The First Three Quarters of PPT
The three-quarters data from the FOI request uncovers that:
- Companies have contributed £200,125,000 to PPT revenue. An estimate by HMRC in a policy document projected that the tax would generate £235m in its inaugural 12 months.
- The average tax revenue for each of the three quarters was £66.7m. If this trend carries into the final quarter, the total PPT revenue for the first year could exceed £266m.
- Approximately 1 million tonnes of plastic packaging were subjected to the £200 per tonne tax, packaging which did not contain a minimum of 30% recycled plastic content.

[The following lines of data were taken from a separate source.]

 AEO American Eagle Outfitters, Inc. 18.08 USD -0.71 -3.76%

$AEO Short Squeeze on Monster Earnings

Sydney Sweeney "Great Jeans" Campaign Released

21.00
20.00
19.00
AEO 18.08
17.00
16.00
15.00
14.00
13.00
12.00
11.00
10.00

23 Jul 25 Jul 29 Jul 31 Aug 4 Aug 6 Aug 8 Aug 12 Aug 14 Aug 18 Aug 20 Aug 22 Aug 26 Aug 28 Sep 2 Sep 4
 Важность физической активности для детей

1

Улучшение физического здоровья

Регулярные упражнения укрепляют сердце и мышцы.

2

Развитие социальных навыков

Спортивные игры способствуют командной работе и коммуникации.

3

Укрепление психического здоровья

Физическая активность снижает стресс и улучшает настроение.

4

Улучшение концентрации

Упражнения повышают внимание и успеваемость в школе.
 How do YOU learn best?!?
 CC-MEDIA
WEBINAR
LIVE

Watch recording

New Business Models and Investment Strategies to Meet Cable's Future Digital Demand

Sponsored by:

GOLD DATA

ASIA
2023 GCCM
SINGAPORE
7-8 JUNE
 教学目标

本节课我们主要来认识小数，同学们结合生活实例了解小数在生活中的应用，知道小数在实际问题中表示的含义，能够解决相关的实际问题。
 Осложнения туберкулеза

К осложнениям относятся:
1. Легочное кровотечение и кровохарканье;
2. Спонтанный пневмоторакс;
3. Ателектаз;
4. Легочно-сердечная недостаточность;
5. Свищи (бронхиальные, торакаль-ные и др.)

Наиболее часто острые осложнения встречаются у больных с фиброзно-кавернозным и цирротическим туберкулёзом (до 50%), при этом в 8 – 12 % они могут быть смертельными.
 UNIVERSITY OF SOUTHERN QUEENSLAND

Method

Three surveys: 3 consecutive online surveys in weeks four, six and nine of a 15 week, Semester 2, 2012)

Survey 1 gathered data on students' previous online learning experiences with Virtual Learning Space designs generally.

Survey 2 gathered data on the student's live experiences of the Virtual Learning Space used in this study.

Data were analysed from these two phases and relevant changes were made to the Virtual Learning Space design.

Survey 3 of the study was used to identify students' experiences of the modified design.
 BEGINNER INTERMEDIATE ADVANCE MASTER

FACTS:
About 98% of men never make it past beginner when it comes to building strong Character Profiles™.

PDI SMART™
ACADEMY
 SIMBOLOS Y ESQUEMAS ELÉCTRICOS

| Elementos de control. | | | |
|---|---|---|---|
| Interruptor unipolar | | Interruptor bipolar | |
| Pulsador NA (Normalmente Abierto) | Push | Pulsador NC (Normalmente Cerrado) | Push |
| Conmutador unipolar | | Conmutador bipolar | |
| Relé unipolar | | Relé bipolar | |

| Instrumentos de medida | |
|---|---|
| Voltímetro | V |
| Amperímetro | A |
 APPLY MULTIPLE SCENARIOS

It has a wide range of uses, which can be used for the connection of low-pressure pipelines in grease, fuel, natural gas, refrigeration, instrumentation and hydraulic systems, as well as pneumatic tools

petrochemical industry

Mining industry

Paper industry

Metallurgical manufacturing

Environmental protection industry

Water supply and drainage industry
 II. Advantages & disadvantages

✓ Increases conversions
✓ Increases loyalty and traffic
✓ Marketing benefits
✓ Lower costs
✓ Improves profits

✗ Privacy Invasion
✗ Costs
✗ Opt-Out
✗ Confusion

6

- Companies declared over 254 million tonnes of plastic packaging. 61% of all declared packaging was exempt from the tax, with a significant portion of this packaging containing 30% or more recycled plastic.
During the third quarter (October to December 2022), 3,220 companies completed PPT returns. This is a 38% increase compared to the 2,328 companies that submitted returns in the tax’s first quarter.
Zoe Brimelow, a director at Duo, expressed, “The Plastic Packaging Tax is set to raise more than £266 million in its first year, which would exceed its target by £30 million. It’s an intriguing question how the Government will allocate this revenue.”
She also added that once the costs are covered, there might be a surplus of around £220m from this essentially new source of income.
Reinvestment In Recycling
The industry has been vocal in its demand for investment into the UK’s recycling infrastructure.
Brimelow went on to state that it’s too soon to judge the success or failure of the tax. The fact that first-year revenues are poised to surpass projections does not necessarily indicate that the tax isn’t promoting the increased use of plastic packaging containing at least 30% recycled plastic. On the contrary, the initial revenue projections might have been conservative.
She also pointed out a significant increase in the number of organisations filing PPT returns since the first quarter, attributing this to the growing awareness of the Extended Producer Responsibility (EPR) policy. This policy, set to be implemented this year, is encouraging more businesses to consider their packaging compliance.
Let’s Recycle It
At Let’s Recycle It, we welcome the prospect of government reinvestment into recycling infrastructure using PPT revenue. We work closely with businesses everyday to promote sustainable and profitable recycling, so we see very clearly the opportunity this £200M presents.
This revenue has the potential to give the boost to the UK’s recycling infrastructure that it desperately needs. As a company deeply involved in the recycling sector, we believe that reinvestment of these funds would greatly improve the capacity, efficiency, effectiveness and scope of recycling processes, benefitting both the economy and the environment.
Let’s Recycle It is therefore backing the call made by Duo UK and the wider industry. We hope that this large sum, which essentially is a new source of income for the government, could be channelled into the recycling infrastructure to boost its capacity, improve its technology, and encourage more businesses to consider their packaging compliance, thus driving the country towards a more sustainable future.
We firmly believe in the potential of the Plastic Packaging Tax to encourage greater use of recycled plastic in packaging. Seeing the revenue used to enhance recycling in the UK would be a fitting and forward-thinking application of these funds. As the dialogue around the Extended Producer Responsibility policy heightens, it’s an opportune time for businesses to think about their packaging compliance. A stronger recycling infrastructure, supported by this tax, could help to make that a more viable and attractive option.With this in mind, those of us here Let’s Recycle It will be keenly watching how the government plans to allocate the tax revenue. If directed correctly, it could prove a significant catalyst in the UK’s journey towards sustainability.